Données:
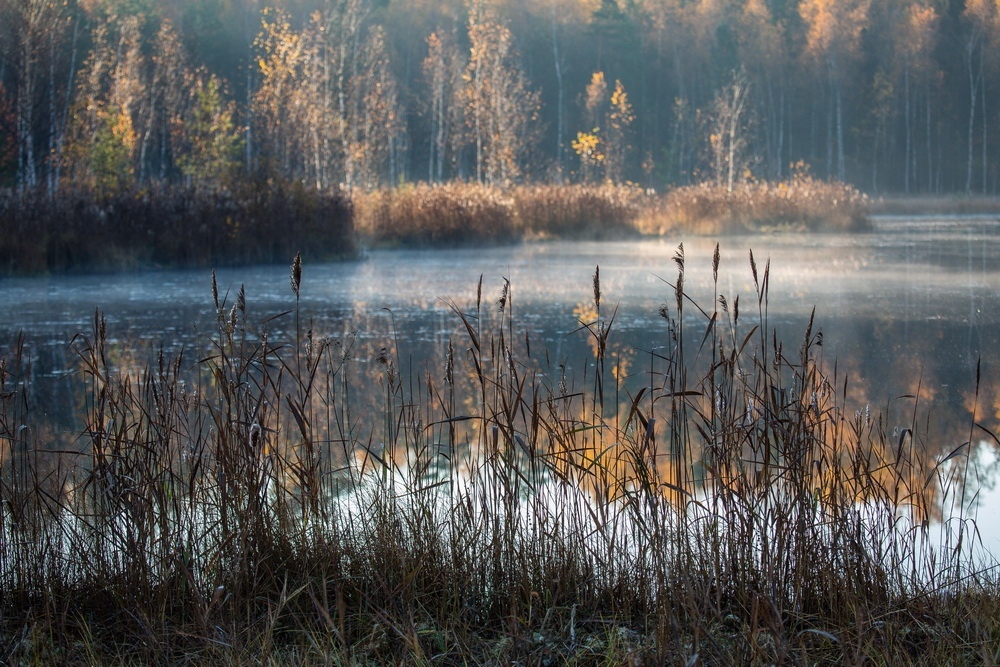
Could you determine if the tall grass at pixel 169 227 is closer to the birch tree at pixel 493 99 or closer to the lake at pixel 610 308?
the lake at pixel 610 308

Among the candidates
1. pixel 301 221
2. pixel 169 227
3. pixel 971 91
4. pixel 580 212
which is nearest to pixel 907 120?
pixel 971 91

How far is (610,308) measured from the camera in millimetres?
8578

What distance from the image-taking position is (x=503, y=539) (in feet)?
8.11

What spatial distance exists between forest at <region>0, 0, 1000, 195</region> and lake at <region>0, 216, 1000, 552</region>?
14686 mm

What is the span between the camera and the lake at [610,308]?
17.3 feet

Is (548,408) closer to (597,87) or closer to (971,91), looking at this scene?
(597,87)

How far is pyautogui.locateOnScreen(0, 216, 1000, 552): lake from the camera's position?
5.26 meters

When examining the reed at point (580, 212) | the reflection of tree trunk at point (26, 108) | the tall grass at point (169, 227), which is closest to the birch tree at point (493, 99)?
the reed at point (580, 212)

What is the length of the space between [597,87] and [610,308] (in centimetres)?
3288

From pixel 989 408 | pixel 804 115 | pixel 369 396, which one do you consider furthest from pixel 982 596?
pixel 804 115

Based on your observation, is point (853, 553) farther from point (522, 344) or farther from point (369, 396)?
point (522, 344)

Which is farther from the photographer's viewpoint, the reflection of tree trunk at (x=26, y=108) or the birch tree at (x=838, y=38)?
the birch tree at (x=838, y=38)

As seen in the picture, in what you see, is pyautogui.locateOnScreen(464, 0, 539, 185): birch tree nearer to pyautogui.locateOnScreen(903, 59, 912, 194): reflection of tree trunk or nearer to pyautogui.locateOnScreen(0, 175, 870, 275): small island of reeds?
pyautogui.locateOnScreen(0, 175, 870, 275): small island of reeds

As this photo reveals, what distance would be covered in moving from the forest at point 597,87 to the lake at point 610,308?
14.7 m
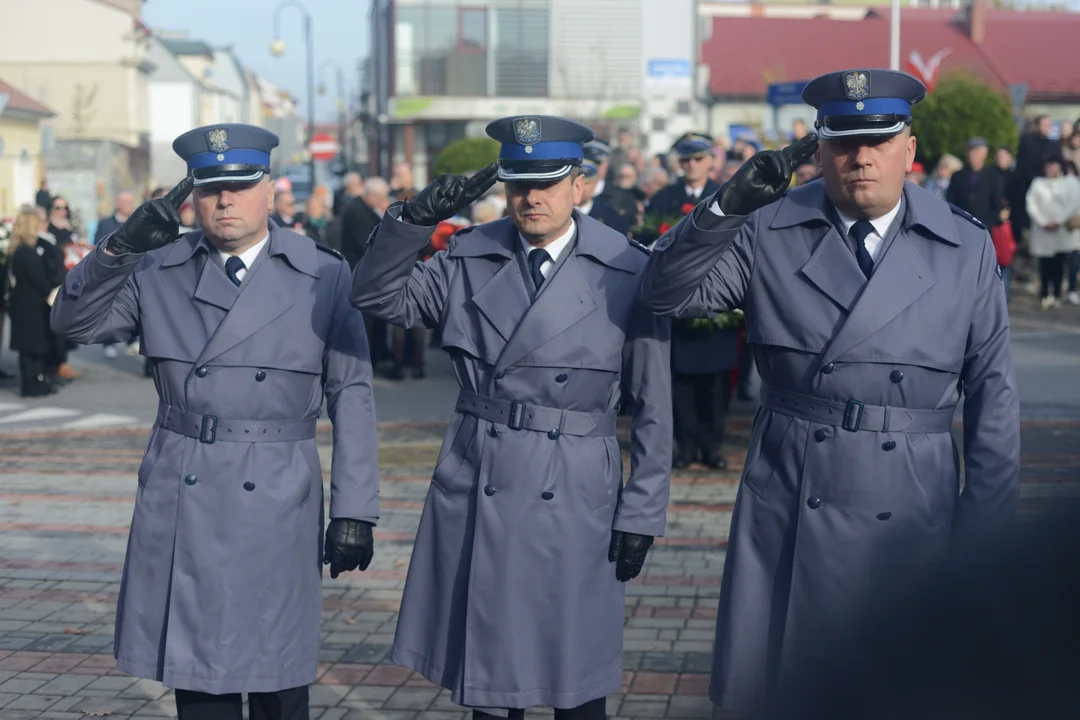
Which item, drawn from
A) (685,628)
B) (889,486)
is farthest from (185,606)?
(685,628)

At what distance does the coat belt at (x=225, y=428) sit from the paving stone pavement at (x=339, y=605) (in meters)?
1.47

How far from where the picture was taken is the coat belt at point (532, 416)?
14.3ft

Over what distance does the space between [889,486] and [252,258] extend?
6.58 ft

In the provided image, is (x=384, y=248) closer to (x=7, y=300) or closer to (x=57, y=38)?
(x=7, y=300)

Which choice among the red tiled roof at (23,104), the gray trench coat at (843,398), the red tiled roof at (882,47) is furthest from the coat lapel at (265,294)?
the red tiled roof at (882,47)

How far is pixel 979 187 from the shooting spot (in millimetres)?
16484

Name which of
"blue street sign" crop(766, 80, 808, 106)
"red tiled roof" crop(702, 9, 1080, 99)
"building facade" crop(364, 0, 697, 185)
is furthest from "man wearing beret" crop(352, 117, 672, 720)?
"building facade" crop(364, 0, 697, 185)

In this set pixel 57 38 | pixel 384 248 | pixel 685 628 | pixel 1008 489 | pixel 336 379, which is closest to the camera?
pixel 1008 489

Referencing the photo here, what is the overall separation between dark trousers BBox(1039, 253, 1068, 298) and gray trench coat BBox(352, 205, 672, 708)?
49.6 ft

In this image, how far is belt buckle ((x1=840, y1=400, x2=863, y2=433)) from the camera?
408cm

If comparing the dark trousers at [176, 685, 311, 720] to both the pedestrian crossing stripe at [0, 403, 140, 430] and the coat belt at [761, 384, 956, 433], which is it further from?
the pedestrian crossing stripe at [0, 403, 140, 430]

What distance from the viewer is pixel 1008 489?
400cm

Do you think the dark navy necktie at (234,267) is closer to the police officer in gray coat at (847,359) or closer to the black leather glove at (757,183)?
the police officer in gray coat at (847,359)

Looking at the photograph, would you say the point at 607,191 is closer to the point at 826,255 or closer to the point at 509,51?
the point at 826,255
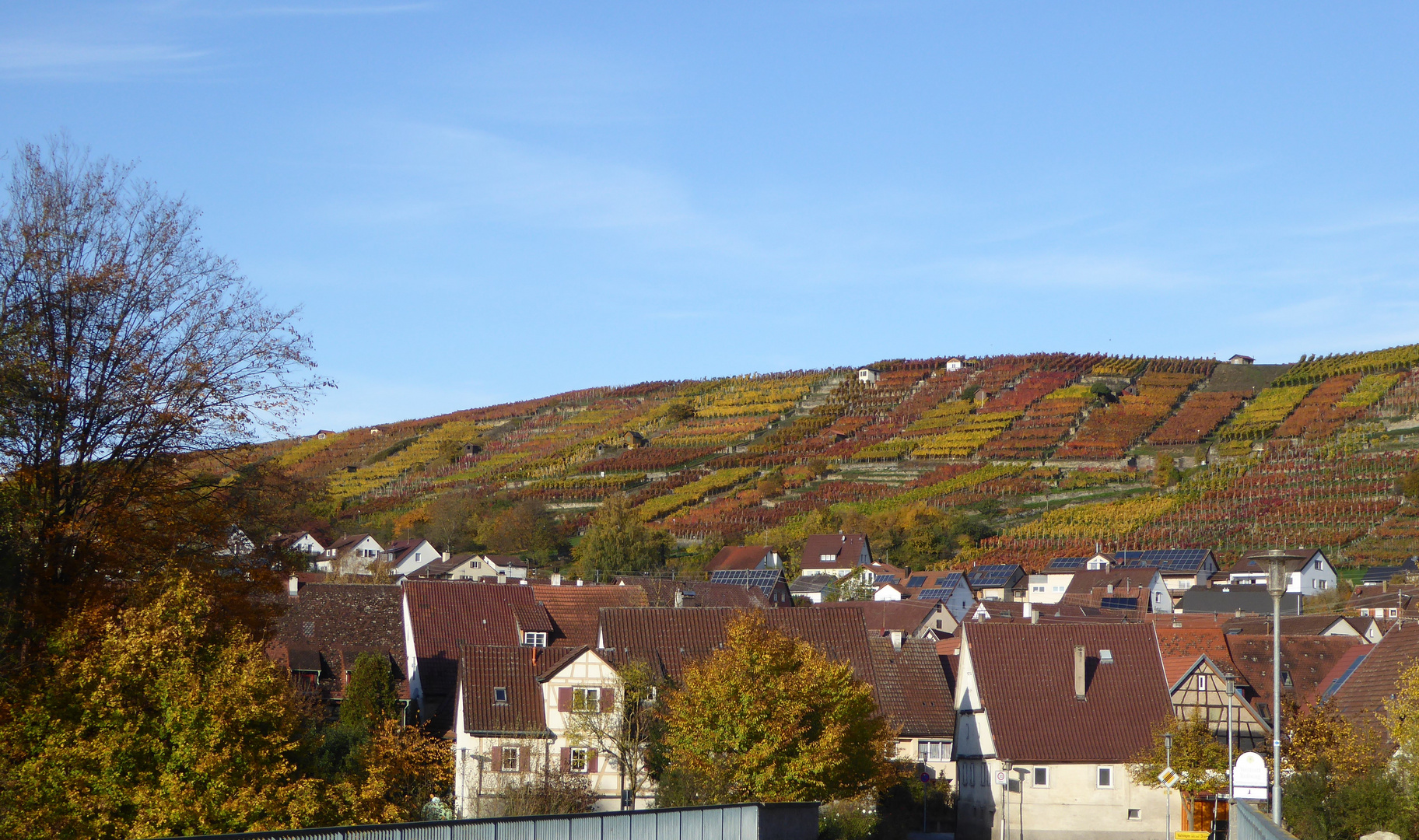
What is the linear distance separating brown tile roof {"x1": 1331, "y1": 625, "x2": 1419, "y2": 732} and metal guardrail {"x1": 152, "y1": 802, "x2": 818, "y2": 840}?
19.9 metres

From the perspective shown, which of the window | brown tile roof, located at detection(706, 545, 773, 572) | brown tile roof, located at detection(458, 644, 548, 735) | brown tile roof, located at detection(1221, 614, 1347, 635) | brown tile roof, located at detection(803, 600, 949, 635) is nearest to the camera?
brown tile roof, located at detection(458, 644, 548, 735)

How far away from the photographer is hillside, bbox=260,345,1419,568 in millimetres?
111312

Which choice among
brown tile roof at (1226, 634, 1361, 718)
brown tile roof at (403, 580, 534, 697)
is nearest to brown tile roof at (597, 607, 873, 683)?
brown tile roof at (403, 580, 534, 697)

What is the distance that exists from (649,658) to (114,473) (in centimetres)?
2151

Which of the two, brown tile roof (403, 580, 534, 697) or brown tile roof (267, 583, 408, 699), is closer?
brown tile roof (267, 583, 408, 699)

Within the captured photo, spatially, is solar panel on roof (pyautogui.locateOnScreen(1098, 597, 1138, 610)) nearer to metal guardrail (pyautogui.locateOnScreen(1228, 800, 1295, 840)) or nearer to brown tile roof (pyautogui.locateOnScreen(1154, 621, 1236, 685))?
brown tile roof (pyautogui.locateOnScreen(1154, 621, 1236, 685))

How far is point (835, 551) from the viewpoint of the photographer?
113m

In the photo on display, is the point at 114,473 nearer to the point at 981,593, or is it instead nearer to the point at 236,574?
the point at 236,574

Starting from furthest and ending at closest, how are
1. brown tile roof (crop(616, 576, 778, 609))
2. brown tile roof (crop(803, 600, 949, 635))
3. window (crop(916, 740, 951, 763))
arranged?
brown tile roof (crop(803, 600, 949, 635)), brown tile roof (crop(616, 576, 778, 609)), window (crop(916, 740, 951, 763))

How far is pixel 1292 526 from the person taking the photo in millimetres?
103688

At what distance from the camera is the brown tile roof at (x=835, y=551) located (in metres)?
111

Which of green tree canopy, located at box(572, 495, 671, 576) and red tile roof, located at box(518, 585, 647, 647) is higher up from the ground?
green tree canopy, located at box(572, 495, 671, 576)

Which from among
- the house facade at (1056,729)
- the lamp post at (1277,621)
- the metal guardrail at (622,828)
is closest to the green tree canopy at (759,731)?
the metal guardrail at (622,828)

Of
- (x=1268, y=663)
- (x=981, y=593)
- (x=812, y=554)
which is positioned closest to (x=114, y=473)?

Consigne
Restituez à l'identique les entrées, depuis le début jusqu'à la ligne contenant « 5.26 meters », celle-ci comprise. Ne faites figurer aucune image dans votre réponse.

Réponse rédigée
Could you determine if the tall grass at pixel 169 227 is closer to the birch tree at pixel 493 99 or closer to the lake at pixel 610 308?
the lake at pixel 610 308

Among the candidates
1. pixel 301 221
2. pixel 169 227
3. pixel 971 91
4. pixel 580 212
which is nearest to pixel 907 120?
pixel 971 91

How far is (610,308) measured from the camera in millimetres?
8578

What distance from the image-taking position is (x=503, y=539) (in feet)?
8.11

What spatial distance exists between forest at <region>0, 0, 1000, 195</region> and lake at <region>0, 216, 1000, 552</region>?
14686 mm

What is the span between the camera and the lake at [610,308]?
17.3 feet

Is (548,408) closer to (597,87) or closer to (971,91), looking at this scene?
(597,87)

How far is pyautogui.locateOnScreen(0, 216, 1000, 552): lake from the camera's position?
5.26 meters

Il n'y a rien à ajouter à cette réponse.